Parsimony and Machine Learning in Neuroimaging

Recommended citation: Nino Migineishvili, Peter J. Molfese, John A. Lee, Peter A. Bandettini, Phillip Shaw, Adam G. Thomas, and Dylan M. Nielson; Parsimony and Machine Learning in Neuroimaging https://osf.io/kdt68

Abstract

The disparity between an individual’s brain age and their chronological age can be an indicator for various neurological disorders. A previous brain-age prediction study investigated the ability of multimodal brain imaging data to predict age, relying on anatomical and functional brain data to build a machine learning model with over 10,000 features. In our preregistered study, we used anatomical MRI data from the NIMH/NHLBI Data Sharing Project (NNDSP) dataset to compare accuracy in prediction of age for a complex machine learning model with a large number of features to a simple machine learning model with only four features: white matter fraction, grey matter fraction, CSF fraction and intracranial volume, chosen a priori. With samples from a large lifespan sample (N=441, age 5-77) as our training and test data we found that the predictive ability of the complex model was similar to the predictive ability of the simple model on out of sample data. We also tested the generalizability of each model to novel data from the Human Connectome Project (HCP) databank (N=895, age 22-37) and found that the complex model outperformed the simple model.
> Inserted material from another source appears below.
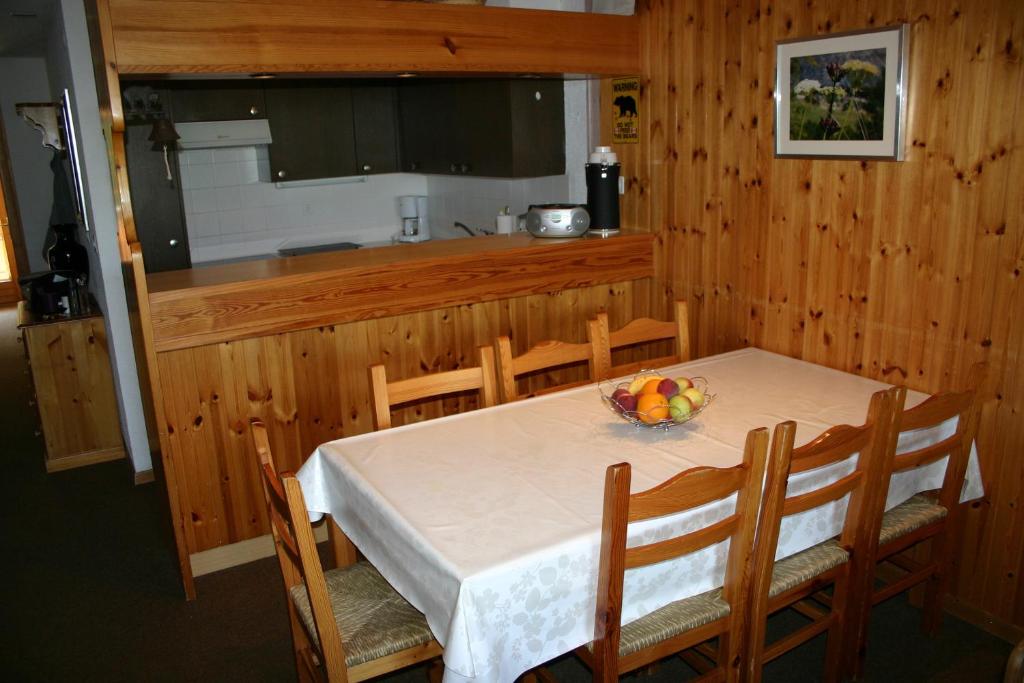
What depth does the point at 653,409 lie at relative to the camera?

Both the simple and complex model performed worse than chance in predicting age on the HCP data, which is likely attributable to the limited age range of the data and our stringent, preregistered definition of chance performance. In our exploratory analysis, we tested the generalizability of each model on the Nathan Kline Institute (NKI) dataset (N=907, age 6-85) and again found no significant difference between the predictive ability of the simple and complex models. The performance of the simple age prediction model illustrates some of the trade offs between parsimonious vs complex models for predicting brain age. Given the comparable performance of the approaches, the more rapid parsimonious approach using only a few features is generally advantageous.